TEXT SEGMENT:
□ □ □ □
Obstacle Avoidance Module

6,610

41

Introduction: Obstacle Avoidance Module

The IR Obstacle Avoidance Module is often found on smart cars or smart tanks. If an obstacle is found to be in front of the vehicle, i.e, is in front of the direction the vehicle is moving, the module senses this and implements code to move the vehicle in a different direction.

In fact, this is how the IR Obstacle Avoidance Module got its name, from its use in smart vehicles trying to avoid obstacles.

These IR Obstacle Avoidance Modules can usually, at the time of publication of this Instructable, be found for sale for less than $0.40 each, in bulk.

These typically have a working voltage of three point three (3.3) volts DC to five (5) volts DC.

Fortunately, this Module can do more than simply sense the need to change direction, or avoid obstacles.

The concept behind this Module is very easy to understand and its use is even easier. Thus, it is surprising it is not used in more Maker projects. Hopefully, this tutorial can help mitigate that situation.

It is probably best to think of this Module as a Momentary Button Switch that does not need to be touched. That is, it can be thought of as a Non-Contact Single-pole Momentary Obstacle (where the "hand" can be one such obstacle) detection sensor switch.

Many Maker projects use a Momentary Button Switch, and most online training courses for the Arduino UNO do as well. The IR Obstacle Avoidance Module can be used in place of a dedicated Momentary Button Switch. That is, this IR Module should probably be chosen and used more often than it is.

The IR Obstacle Avoidance Module typically comes configured with three pins, as can be seen in an attached photograph. The pins are labeled OUT, GND, and VCC. If an Arduino UNO is used, the GND pin on the Module connects to any ground header on the UNO, and the VCC pin on the Module connects to the 5 volts header on the UNO. These two connections provide power to the module.
□ □ □ □
EXERCISE REQUIREMENTS:
A - Condense the paragraph in the article on the obstacle avoidance module that begins "The IR Obstacle Avoidance Module typically comes configured" into a short bulleted list that keeps its main facts.
B - Extend the article on the obstacle avoidance module, picking up right after its final sentence.
The listing after this article comes from a separate source.
□ □ □ □
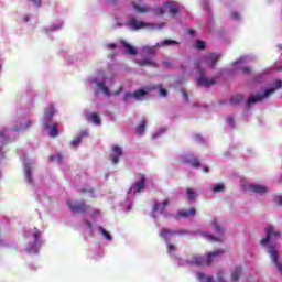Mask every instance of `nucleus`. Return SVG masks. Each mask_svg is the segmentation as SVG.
Masks as SVG:
<instances>
[{"label": "nucleus", "mask_w": 282, "mask_h": 282, "mask_svg": "<svg viewBox=\"0 0 282 282\" xmlns=\"http://www.w3.org/2000/svg\"><path fill=\"white\" fill-rule=\"evenodd\" d=\"M25 176H26L29 184H32V170L30 167L25 169Z\"/></svg>", "instance_id": "obj_35"}, {"label": "nucleus", "mask_w": 282, "mask_h": 282, "mask_svg": "<svg viewBox=\"0 0 282 282\" xmlns=\"http://www.w3.org/2000/svg\"><path fill=\"white\" fill-rule=\"evenodd\" d=\"M159 95L162 96L163 98H166L169 96V91L164 88L160 89Z\"/></svg>", "instance_id": "obj_41"}, {"label": "nucleus", "mask_w": 282, "mask_h": 282, "mask_svg": "<svg viewBox=\"0 0 282 282\" xmlns=\"http://www.w3.org/2000/svg\"><path fill=\"white\" fill-rule=\"evenodd\" d=\"M241 102H243V95H236L230 98L231 105H241Z\"/></svg>", "instance_id": "obj_26"}, {"label": "nucleus", "mask_w": 282, "mask_h": 282, "mask_svg": "<svg viewBox=\"0 0 282 282\" xmlns=\"http://www.w3.org/2000/svg\"><path fill=\"white\" fill-rule=\"evenodd\" d=\"M197 69L199 72L198 77L196 78V83L198 87H213L215 83H217V77L207 78L206 77V70L202 68V63H197Z\"/></svg>", "instance_id": "obj_2"}, {"label": "nucleus", "mask_w": 282, "mask_h": 282, "mask_svg": "<svg viewBox=\"0 0 282 282\" xmlns=\"http://www.w3.org/2000/svg\"><path fill=\"white\" fill-rule=\"evenodd\" d=\"M163 8L165 11L167 10L170 12L171 17H176V14H180V3L176 1L164 2Z\"/></svg>", "instance_id": "obj_9"}, {"label": "nucleus", "mask_w": 282, "mask_h": 282, "mask_svg": "<svg viewBox=\"0 0 282 282\" xmlns=\"http://www.w3.org/2000/svg\"><path fill=\"white\" fill-rule=\"evenodd\" d=\"M219 58H221V55L217 53H208L204 56L203 63H206L207 67L210 69H215V66L217 65V62H219Z\"/></svg>", "instance_id": "obj_7"}, {"label": "nucleus", "mask_w": 282, "mask_h": 282, "mask_svg": "<svg viewBox=\"0 0 282 282\" xmlns=\"http://www.w3.org/2000/svg\"><path fill=\"white\" fill-rule=\"evenodd\" d=\"M96 85H97V87H99V89L102 91V94H105V96H111V93L109 91V88L107 86H105V83L97 82Z\"/></svg>", "instance_id": "obj_25"}, {"label": "nucleus", "mask_w": 282, "mask_h": 282, "mask_svg": "<svg viewBox=\"0 0 282 282\" xmlns=\"http://www.w3.org/2000/svg\"><path fill=\"white\" fill-rule=\"evenodd\" d=\"M56 113L54 106H50L48 108H46L44 110V117L46 120H50L52 118H54V115Z\"/></svg>", "instance_id": "obj_23"}, {"label": "nucleus", "mask_w": 282, "mask_h": 282, "mask_svg": "<svg viewBox=\"0 0 282 282\" xmlns=\"http://www.w3.org/2000/svg\"><path fill=\"white\" fill-rule=\"evenodd\" d=\"M281 87H282V80L281 79L275 80V89H281Z\"/></svg>", "instance_id": "obj_45"}, {"label": "nucleus", "mask_w": 282, "mask_h": 282, "mask_svg": "<svg viewBox=\"0 0 282 282\" xmlns=\"http://www.w3.org/2000/svg\"><path fill=\"white\" fill-rule=\"evenodd\" d=\"M248 191L256 193L257 195H265V193H268V187L264 185L251 184L249 185Z\"/></svg>", "instance_id": "obj_12"}, {"label": "nucleus", "mask_w": 282, "mask_h": 282, "mask_svg": "<svg viewBox=\"0 0 282 282\" xmlns=\"http://www.w3.org/2000/svg\"><path fill=\"white\" fill-rule=\"evenodd\" d=\"M212 224L216 235L218 236L224 235V228L217 224V220H213Z\"/></svg>", "instance_id": "obj_27"}, {"label": "nucleus", "mask_w": 282, "mask_h": 282, "mask_svg": "<svg viewBox=\"0 0 282 282\" xmlns=\"http://www.w3.org/2000/svg\"><path fill=\"white\" fill-rule=\"evenodd\" d=\"M213 191H214V193H221V192L226 191V186H224L221 184H217L214 186Z\"/></svg>", "instance_id": "obj_34"}, {"label": "nucleus", "mask_w": 282, "mask_h": 282, "mask_svg": "<svg viewBox=\"0 0 282 282\" xmlns=\"http://www.w3.org/2000/svg\"><path fill=\"white\" fill-rule=\"evenodd\" d=\"M23 19H24L25 23H28V21H30V17L29 15H25Z\"/></svg>", "instance_id": "obj_56"}, {"label": "nucleus", "mask_w": 282, "mask_h": 282, "mask_svg": "<svg viewBox=\"0 0 282 282\" xmlns=\"http://www.w3.org/2000/svg\"><path fill=\"white\" fill-rule=\"evenodd\" d=\"M203 236L206 237V239H209V241H218L219 243L224 242V240H221L220 238H217L209 234H203Z\"/></svg>", "instance_id": "obj_30"}, {"label": "nucleus", "mask_w": 282, "mask_h": 282, "mask_svg": "<svg viewBox=\"0 0 282 282\" xmlns=\"http://www.w3.org/2000/svg\"><path fill=\"white\" fill-rule=\"evenodd\" d=\"M274 91H276V88H269L262 95L250 96L247 100L248 107H250V105H254L256 102H261V100L264 98H269L271 94H274Z\"/></svg>", "instance_id": "obj_5"}, {"label": "nucleus", "mask_w": 282, "mask_h": 282, "mask_svg": "<svg viewBox=\"0 0 282 282\" xmlns=\"http://www.w3.org/2000/svg\"><path fill=\"white\" fill-rule=\"evenodd\" d=\"M66 206H68L72 213H89V205H86L85 200L79 203H72L70 200L66 202Z\"/></svg>", "instance_id": "obj_4"}, {"label": "nucleus", "mask_w": 282, "mask_h": 282, "mask_svg": "<svg viewBox=\"0 0 282 282\" xmlns=\"http://www.w3.org/2000/svg\"><path fill=\"white\" fill-rule=\"evenodd\" d=\"M107 1V3H117L118 2V0H106Z\"/></svg>", "instance_id": "obj_54"}, {"label": "nucleus", "mask_w": 282, "mask_h": 282, "mask_svg": "<svg viewBox=\"0 0 282 282\" xmlns=\"http://www.w3.org/2000/svg\"><path fill=\"white\" fill-rule=\"evenodd\" d=\"M35 6L41 8V0H31Z\"/></svg>", "instance_id": "obj_50"}, {"label": "nucleus", "mask_w": 282, "mask_h": 282, "mask_svg": "<svg viewBox=\"0 0 282 282\" xmlns=\"http://www.w3.org/2000/svg\"><path fill=\"white\" fill-rule=\"evenodd\" d=\"M80 142H83V139H80V137H78L77 139H74L70 144L72 147H78V144H80Z\"/></svg>", "instance_id": "obj_37"}, {"label": "nucleus", "mask_w": 282, "mask_h": 282, "mask_svg": "<svg viewBox=\"0 0 282 282\" xmlns=\"http://www.w3.org/2000/svg\"><path fill=\"white\" fill-rule=\"evenodd\" d=\"M99 232L100 235H102V237H105V239H107V241H111V234H109V231H107L102 227H99Z\"/></svg>", "instance_id": "obj_29"}, {"label": "nucleus", "mask_w": 282, "mask_h": 282, "mask_svg": "<svg viewBox=\"0 0 282 282\" xmlns=\"http://www.w3.org/2000/svg\"><path fill=\"white\" fill-rule=\"evenodd\" d=\"M144 131H147V119H142L140 124L137 127V134L144 135Z\"/></svg>", "instance_id": "obj_21"}, {"label": "nucleus", "mask_w": 282, "mask_h": 282, "mask_svg": "<svg viewBox=\"0 0 282 282\" xmlns=\"http://www.w3.org/2000/svg\"><path fill=\"white\" fill-rule=\"evenodd\" d=\"M189 164H191L194 169H199V166H200L202 163H199V159L194 158V159H192V160L189 161Z\"/></svg>", "instance_id": "obj_31"}, {"label": "nucleus", "mask_w": 282, "mask_h": 282, "mask_svg": "<svg viewBox=\"0 0 282 282\" xmlns=\"http://www.w3.org/2000/svg\"><path fill=\"white\" fill-rule=\"evenodd\" d=\"M241 72H242V74L248 75V74H251L252 69H251L250 67H243V68L241 69Z\"/></svg>", "instance_id": "obj_44"}, {"label": "nucleus", "mask_w": 282, "mask_h": 282, "mask_svg": "<svg viewBox=\"0 0 282 282\" xmlns=\"http://www.w3.org/2000/svg\"><path fill=\"white\" fill-rule=\"evenodd\" d=\"M180 67H181V69L184 72V70L186 69V67H187V66H186V65H184V64H181V65H180Z\"/></svg>", "instance_id": "obj_55"}, {"label": "nucleus", "mask_w": 282, "mask_h": 282, "mask_svg": "<svg viewBox=\"0 0 282 282\" xmlns=\"http://www.w3.org/2000/svg\"><path fill=\"white\" fill-rule=\"evenodd\" d=\"M107 47H109V50H116V47L118 46L116 45V43H110L107 45Z\"/></svg>", "instance_id": "obj_49"}, {"label": "nucleus", "mask_w": 282, "mask_h": 282, "mask_svg": "<svg viewBox=\"0 0 282 282\" xmlns=\"http://www.w3.org/2000/svg\"><path fill=\"white\" fill-rule=\"evenodd\" d=\"M86 118H87V120H89L94 124H97L98 127H100L101 120H100V117L98 116V113L88 112V113H86Z\"/></svg>", "instance_id": "obj_17"}, {"label": "nucleus", "mask_w": 282, "mask_h": 282, "mask_svg": "<svg viewBox=\"0 0 282 282\" xmlns=\"http://www.w3.org/2000/svg\"><path fill=\"white\" fill-rule=\"evenodd\" d=\"M163 65H164V67H172L173 66V62H169V61H166V62H163Z\"/></svg>", "instance_id": "obj_48"}, {"label": "nucleus", "mask_w": 282, "mask_h": 282, "mask_svg": "<svg viewBox=\"0 0 282 282\" xmlns=\"http://www.w3.org/2000/svg\"><path fill=\"white\" fill-rule=\"evenodd\" d=\"M57 158H58V161H59V162H63V155L57 154Z\"/></svg>", "instance_id": "obj_57"}, {"label": "nucleus", "mask_w": 282, "mask_h": 282, "mask_svg": "<svg viewBox=\"0 0 282 282\" xmlns=\"http://www.w3.org/2000/svg\"><path fill=\"white\" fill-rule=\"evenodd\" d=\"M44 127H45V129H48L51 138H57V135H58V123L50 124L48 122H46L44 124Z\"/></svg>", "instance_id": "obj_14"}, {"label": "nucleus", "mask_w": 282, "mask_h": 282, "mask_svg": "<svg viewBox=\"0 0 282 282\" xmlns=\"http://www.w3.org/2000/svg\"><path fill=\"white\" fill-rule=\"evenodd\" d=\"M84 224H86V226L91 229L94 226L91 225V223L89 220H87V218L84 219Z\"/></svg>", "instance_id": "obj_47"}, {"label": "nucleus", "mask_w": 282, "mask_h": 282, "mask_svg": "<svg viewBox=\"0 0 282 282\" xmlns=\"http://www.w3.org/2000/svg\"><path fill=\"white\" fill-rule=\"evenodd\" d=\"M121 45L126 50V54H129L130 56H135L138 54V51L135 50V47H133L131 44L127 43L126 41H122Z\"/></svg>", "instance_id": "obj_16"}, {"label": "nucleus", "mask_w": 282, "mask_h": 282, "mask_svg": "<svg viewBox=\"0 0 282 282\" xmlns=\"http://www.w3.org/2000/svg\"><path fill=\"white\" fill-rule=\"evenodd\" d=\"M196 209L191 207L187 212H178L176 219H185V217H195Z\"/></svg>", "instance_id": "obj_15"}, {"label": "nucleus", "mask_w": 282, "mask_h": 282, "mask_svg": "<svg viewBox=\"0 0 282 282\" xmlns=\"http://www.w3.org/2000/svg\"><path fill=\"white\" fill-rule=\"evenodd\" d=\"M35 243H39V239H41V231H35L33 234Z\"/></svg>", "instance_id": "obj_40"}, {"label": "nucleus", "mask_w": 282, "mask_h": 282, "mask_svg": "<svg viewBox=\"0 0 282 282\" xmlns=\"http://www.w3.org/2000/svg\"><path fill=\"white\" fill-rule=\"evenodd\" d=\"M217 280H218L219 282H226V279H224V272H223V271H219V272L217 273Z\"/></svg>", "instance_id": "obj_39"}, {"label": "nucleus", "mask_w": 282, "mask_h": 282, "mask_svg": "<svg viewBox=\"0 0 282 282\" xmlns=\"http://www.w3.org/2000/svg\"><path fill=\"white\" fill-rule=\"evenodd\" d=\"M122 91V88H120L119 90H117L116 93H115V96H118V94H120Z\"/></svg>", "instance_id": "obj_59"}, {"label": "nucleus", "mask_w": 282, "mask_h": 282, "mask_svg": "<svg viewBox=\"0 0 282 282\" xmlns=\"http://www.w3.org/2000/svg\"><path fill=\"white\" fill-rule=\"evenodd\" d=\"M167 206H169V199H164L162 204L155 203V204L153 205V210H154V212H158V210H159V213H164V210H166V207H167Z\"/></svg>", "instance_id": "obj_19"}, {"label": "nucleus", "mask_w": 282, "mask_h": 282, "mask_svg": "<svg viewBox=\"0 0 282 282\" xmlns=\"http://www.w3.org/2000/svg\"><path fill=\"white\" fill-rule=\"evenodd\" d=\"M228 122H229V124H232V122H234L232 117L228 118Z\"/></svg>", "instance_id": "obj_58"}, {"label": "nucleus", "mask_w": 282, "mask_h": 282, "mask_svg": "<svg viewBox=\"0 0 282 282\" xmlns=\"http://www.w3.org/2000/svg\"><path fill=\"white\" fill-rule=\"evenodd\" d=\"M224 252H226L224 249H218V250L212 251V252L207 253L206 259H204V257H202V256H193L189 260V263L192 265H210L213 263V261H215V259H217V257H221V254H224Z\"/></svg>", "instance_id": "obj_1"}, {"label": "nucleus", "mask_w": 282, "mask_h": 282, "mask_svg": "<svg viewBox=\"0 0 282 282\" xmlns=\"http://www.w3.org/2000/svg\"><path fill=\"white\" fill-rule=\"evenodd\" d=\"M181 94H182V98L184 100H188V93H186V90H184V88L181 89Z\"/></svg>", "instance_id": "obj_42"}, {"label": "nucleus", "mask_w": 282, "mask_h": 282, "mask_svg": "<svg viewBox=\"0 0 282 282\" xmlns=\"http://www.w3.org/2000/svg\"><path fill=\"white\" fill-rule=\"evenodd\" d=\"M167 243V252L169 254H171V252H175V250H177V247H175V245L171 243L169 241V238H167V241H165Z\"/></svg>", "instance_id": "obj_32"}, {"label": "nucleus", "mask_w": 282, "mask_h": 282, "mask_svg": "<svg viewBox=\"0 0 282 282\" xmlns=\"http://www.w3.org/2000/svg\"><path fill=\"white\" fill-rule=\"evenodd\" d=\"M79 193H80V195H85L86 193H91V194H94V189H87V188H82L80 191H79Z\"/></svg>", "instance_id": "obj_43"}, {"label": "nucleus", "mask_w": 282, "mask_h": 282, "mask_svg": "<svg viewBox=\"0 0 282 282\" xmlns=\"http://www.w3.org/2000/svg\"><path fill=\"white\" fill-rule=\"evenodd\" d=\"M241 274H243V269L241 267H236L231 271V281L237 282L241 279Z\"/></svg>", "instance_id": "obj_18"}, {"label": "nucleus", "mask_w": 282, "mask_h": 282, "mask_svg": "<svg viewBox=\"0 0 282 282\" xmlns=\"http://www.w3.org/2000/svg\"><path fill=\"white\" fill-rule=\"evenodd\" d=\"M196 48L197 50H206V42L202 41V40H197L196 41Z\"/></svg>", "instance_id": "obj_33"}, {"label": "nucleus", "mask_w": 282, "mask_h": 282, "mask_svg": "<svg viewBox=\"0 0 282 282\" xmlns=\"http://www.w3.org/2000/svg\"><path fill=\"white\" fill-rule=\"evenodd\" d=\"M273 202L279 206H282V196L281 195L274 196Z\"/></svg>", "instance_id": "obj_38"}, {"label": "nucleus", "mask_w": 282, "mask_h": 282, "mask_svg": "<svg viewBox=\"0 0 282 282\" xmlns=\"http://www.w3.org/2000/svg\"><path fill=\"white\" fill-rule=\"evenodd\" d=\"M147 90L144 89H138L134 93H126L123 96V102H128V100H131L133 98L134 100H142L144 96H147Z\"/></svg>", "instance_id": "obj_8"}, {"label": "nucleus", "mask_w": 282, "mask_h": 282, "mask_svg": "<svg viewBox=\"0 0 282 282\" xmlns=\"http://www.w3.org/2000/svg\"><path fill=\"white\" fill-rule=\"evenodd\" d=\"M32 127V122L28 121L26 126H21L20 128H14L13 131H19L20 129H30Z\"/></svg>", "instance_id": "obj_36"}, {"label": "nucleus", "mask_w": 282, "mask_h": 282, "mask_svg": "<svg viewBox=\"0 0 282 282\" xmlns=\"http://www.w3.org/2000/svg\"><path fill=\"white\" fill-rule=\"evenodd\" d=\"M187 195L188 202H195V197H197V192L193 187H187L185 191Z\"/></svg>", "instance_id": "obj_20"}, {"label": "nucleus", "mask_w": 282, "mask_h": 282, "mask_svg": "<svg viewBox=\"0 0 282 282\" xmlns=\"http://www.w3.org/2000/svg\"><path fill=\"white\" fill-rule=\"evenodd\" d=\"M166 45H180V42L175 40H164L161 43H156V47H166Z\"/></svg>", "instance_id": "obj_24"}, {"label": "nucleus", "mask_w": 282, "mask_h": 282, "mask_svg": "<svg viewBox=\"0 0 282 282\" xmlns=\"http://www.w3.org/2000/svg\"><path fill=\"white\" fill-rule=\"evenodd\" d=\"M131 6L133 10L138 12V14H149V12H151V7H149V4H143L140 7L135 1H132Z\"/></svg>", "instance_id": "obj_13"}, {"label": "nucleus", "mask_w": 282, "mask_h": 282, "mask_svg": "<svg viewBox=\"0 0 282 282\" xmlns=\"http://www.w3.org/2000/svg\"><path fill=\"white\" fill-rule=\"evenodd\" d=\"M155 17H164L166 14V9L164 7H158L153 10Z\"/></svg>", "instance_id": "obj_28"}, {"label": "nucleus", "mask_w": 282, "mask_h": 282, "mask_svg": "<svg viewBox=\"0 0 282 282\" xmlns=\"http://www.w3.org/2000/svg\"><path fill=\"white\" fill-rule=\"evenodd\" d=\"M87 135V131H83L79 135L80 140H83V138H85Z\"/></svg>", "instance_id": "obj_51"}, {"label": "nucleus", "mask_w": 282, "mask_h": 282, "mask_svg": "<svg viewBox=\"0 0 282 282\" xmlns=\"http://www.w3.org/2000/svg\"><path fill=\"white\" fill-rule=\"evenodd\" d=\"M231 19H234V21H237L239 19V13L232 12L231 13Z\"/></svg>", "instance_id": "obj_46"}, {"label": "nucleus", "mask_w": 282, "mask_h": 282, "mask_svg": "<svg viewBox=\"0 0 282 282\" xmlns=\"http://www.w3.org/2000/svg\"><path fill=\"white\" fill-rule=\"evenodd\" d=\"M122 148L119 145H113L110 153V160L112 164H118V162H120V158H122Z\"/></svg>", "instance_id": "obj_10"}, {"label": "nucleus", "mask_w": 282, "mask_h": 282, "mask_svg": "<svg viewBox=\"0 0 282 282\" xmlns=\"http://www.w3.org/2000/svg\"><path fill=\"white\" fill-rule=\"evenodd\" d=\"M169 235H171V237H185V235H191V231L186 229L171 230L163 228L159 234L161 239H164V241H169Z\"/></svg>", "instance_id": "obj_3"}, {"label": "nucleus", "mask_w": 282, "mask_h": 282, "mask_svg": "<svg viewBox=\"0 0 282 282\" xmlns=\"http://www.w3.org/2000/svg\"><path fill=\"white\" fill-rule=\"evenodd\" d=\"M55 158L54 156H51V162H54Z\"/></svg>", "instance_id": "obj_61"}, {"label": "nucleus", "mask_w": 282, "mask_h": 282, "mask_svg": "<svg viewBox=\"0 0 282 282\" xmlns=\"http://www.w3.org/2000/svg\"><path fill=\"white\" fill-rule=\"evenodd\" d=\"M239 63H241V61H236V62H235V65H237V64H239Z\"/></svg>", "instance_id": "obj_60"}, {"label": "nucleus", "mask_w": 282, "mask_h": 282, "mask_svg": "<svg viewBox=\"0 0 282 282\" xmlns=\"http://www.w3.org/2000/svg\"><path fill=\"white\" fill-rule=\"evenodd\" d=\"M138 65H140V67H144V66H149V67H158V64L149 58L145 59H141L138 62Z\"/></svg>", "instance_id": "obj_22"}, {"label": "nucleus", "mask_w": 282, "mask_h": 282, "mask_svg": "<svg viewBox=\"0 0 282 282\" xmlns=\"http://www.w3.org/2000/svg\"><path fill=\"white\" fill-rule=\"evenodd\" d=\"M129 28L131 30H141V28H149V23L147 22H140L135 17H131L130 20L128 21Z\"/></svg>", "instance_id": "obj_11"}, {"label": "nucleus", "mask_w": 282, "mask_h": 282, "mask_svg": "<svg viewBox=\"0 0 282 282\" xmlns=\"http://www.w3.org/2000/svg\"><path fill=\"white\" fill-rule=\"evenodd\" d=\"M139 182L134 183V185L130 188L129 193H133L137 195V193H142L144 188H147V175L140 173L139 174Z\"/></svg>", "instance_id": "obj_6"}, {"label": "nucleus", "mask_w": 282, "mask_h": 282, "mask_svg": "<svg viewBox=\"0 0 282 282\" xmlns=\"http://www.w3.org/2000/svg\"><path fill=\"white\" fill-rule=\"evenodd\" d=\"M188 34H189L191 36H193V35L195 34V31H194L193 29H189V30H188Z\"/></svg>", "instance_id": "obj_53"}, {"label": "nucleus", "mask_w": 282, "mask_h": 282, "mask_svg": "<svg viewBox=\"0 0 282 282\" xmlns=\"http://www.w3.org/2000/svg\"><path fill=\"white\" fill-rule=\"evenodd\" d=\"M203 171H204L205 173H209L210 169H208V166L204 165V166H203Z\"/></svg>", "instance_id": "obj_52"}]
</instances>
□ □ □ □
ANSWERS:
A -
- The module usually has three pins, labeled OUT, GND, and VCC.
- With an Arduino UNO, the module's GND pin connects to any ground header on the UNO.
- The VCC pin connects to the UNO's 5-volt header.
- These two connections power the module.

B -
Of course, if a small breadboard is available, ground and positive voltage power rails are quite handy to use, as that allows ground and five volts DC to be easily accessible for other components.

The module contains two (2) IR-related LEDs: an IR emitter LED (clear) and an IR receiver LED (black), as can also be seen in an attached photograph.

The emitter LED sends out an IR signal, and if an obstacle is close enough this IR signal is reflected back and sensed by the IR receiver LED.

The module contains four (4) LEDs in total, i.e., two additional Green LEDs (see text below).

The sensing of a reflected IR signal by the LED receiver, after processing by a comparator circuit, turns on a Green LED on the module. The first Green LED is turned on when the module has power. When the second (2nd) Green LED is turned on (that is, an obstacle is close), the Module sends a zero (0), LOW, signal to the OUT pin of the module, as well as turning On this second (2nd) Green LED.

The second (2nd) Green LED will only turn On when the Module already has power, and an obstacle is close.

The output of the OUT pin can be read, and appropriate action taken. This action is typically defined by a portion of a software Sketch, as shown below.

The module can detect obstacles from approximately two (2) to thirty (30) centimetres.

The detection range of the sensor can be controlled by adjusting the onboard potentiometer.

The IR Obstacle Avoidance Module can be paired with an LED, relay, 1602 LCD display, etc., as shown in the Steps that follow. In fact, it can be paired with many different devices.

The software determines what action(s) will be taken by/for the paired device.

Supplies

The supplies that are needed are shown in the Steps where they are needed.

Step 1: Hardware Configuration to Turn On/Off an LED Using the IR Collision Avoidance Module

Supplies: (see attached photograph)

- a small breadboard

- an IR Obstacle Avoidance Module

- a 10 mm Red LED (however, a 3, 5, or 8 mm LED of any color will do as well)

- a 220 ohm resistor

- an Arduino UNO

- Dupont wires to connect components

I used an experimental platform in my example, but that is an optional item.

The attached photographs show the hardware assembly, using the capability of the IR Obstacle Avoidance Module, to turn On/Off an LED.

The configuration is quite simple. Power is provided to the positive and ground rails on a small breadboard. Power from these rails is in turn connected to the GND and VCC pins of the IR Module, to provide power to this Module.

The OUT pin from this IR Module is connected to digital header 7 of an Arduino UNO, in this example.

The positive side of a 10 mm Red LED is connected to one side of a 220 Ohm resistor the other side of this resistor goes to the 5 volt DC rail on the small breadboard.

The negative side of the LED goes to the ground power rail on the same small breadboard.

The Sketch to turn the LED On/Off is shown in the next step.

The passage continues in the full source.